An Iranian actress who angered religious authorities after she kissed the president of Cannes Film Festival on the cheek now faces a call that she be publicly flogged.

Leila Hatami, currently a juror at Cannes, was photographed giving Giles Jacob, 83, a peck on the cheek at a ceremonial event last week.

The actress was condemned by Islamic Republic officials for presenting “a bad image of Iranian women” to the world.

And on Wednesday, Hizbullah Students – a group of students with links to Iran’s Revolutionary Guard – called for Ms Hatami to be prosecuted, The Telegraph reported.

In the Iranian interpretation of sharia law, a woman is not allowed to have any physical contact with a man outside of her own family.

According to the Tasnim news website, the Hizbullah Students organisation has filed a complaint with the judiciary demanding that Ms Hatami be punished, the newspaper reported.

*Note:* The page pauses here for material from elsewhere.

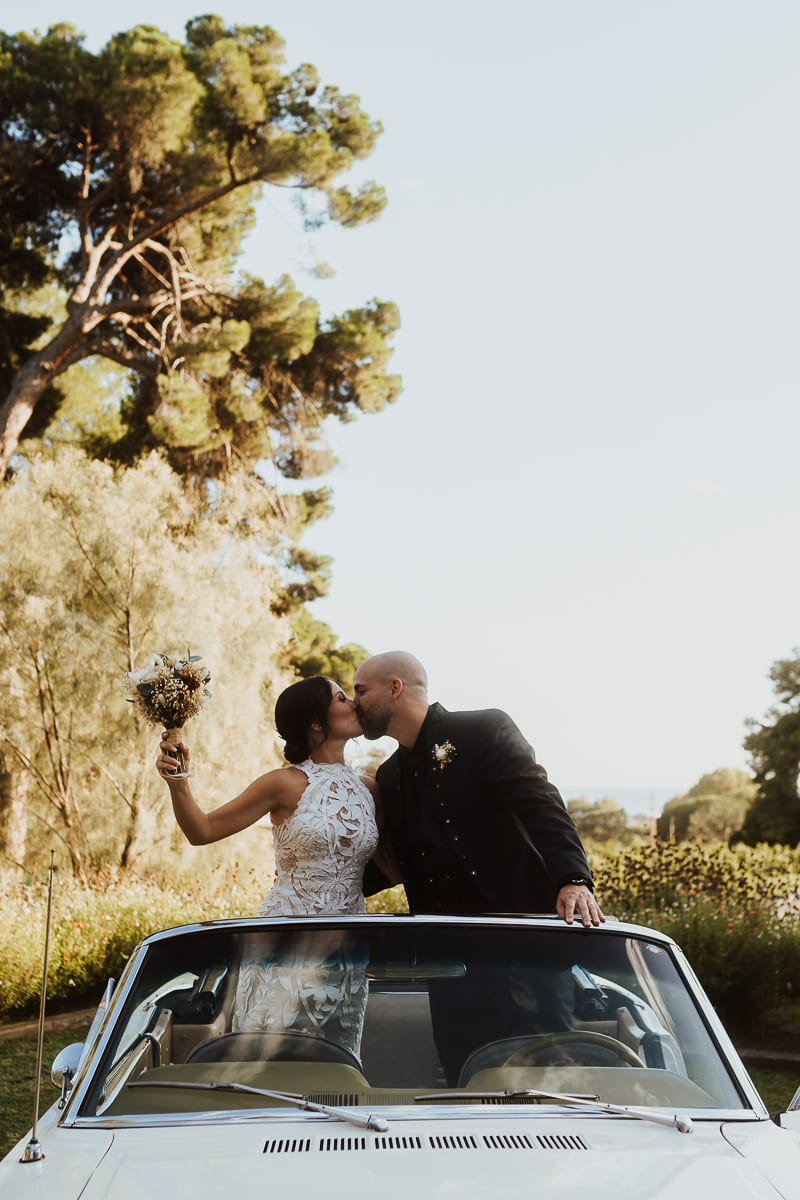 Foto romántica de los novios abrazados en el jardín de La Finka 4.1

The maximum sentence is 50 lashes.


Their request stated: “We, the undersigned, who are a group of student Muslim brothers and sisters, ask the cultural and media branch of the judiciary to prosecute Leyla Hatami for her sinful act of kissing a strange man in public, which according to article 638 of Islamic Criminal Justice carries a prison sentence.

“Furthermore, the action of this film star has hurt the religious sentiments of the proud and martyrs breeding nation of Iran and as such we also demand the punishment of flogging for her as stipulated in the law.”

Mr Jacob defended the kiss as “a usual custom in the West”.

He tweeted: “I kissed Mrs Hatami on the cheek. At that moment, for me she represented all Iranian cinema, then she became herself again.”

Ms Hatami, who lives in Iran, rose to fame following her appearance in Oscar-winning film A Separation, directed by Iranian filmmaker Asghar Farhadi.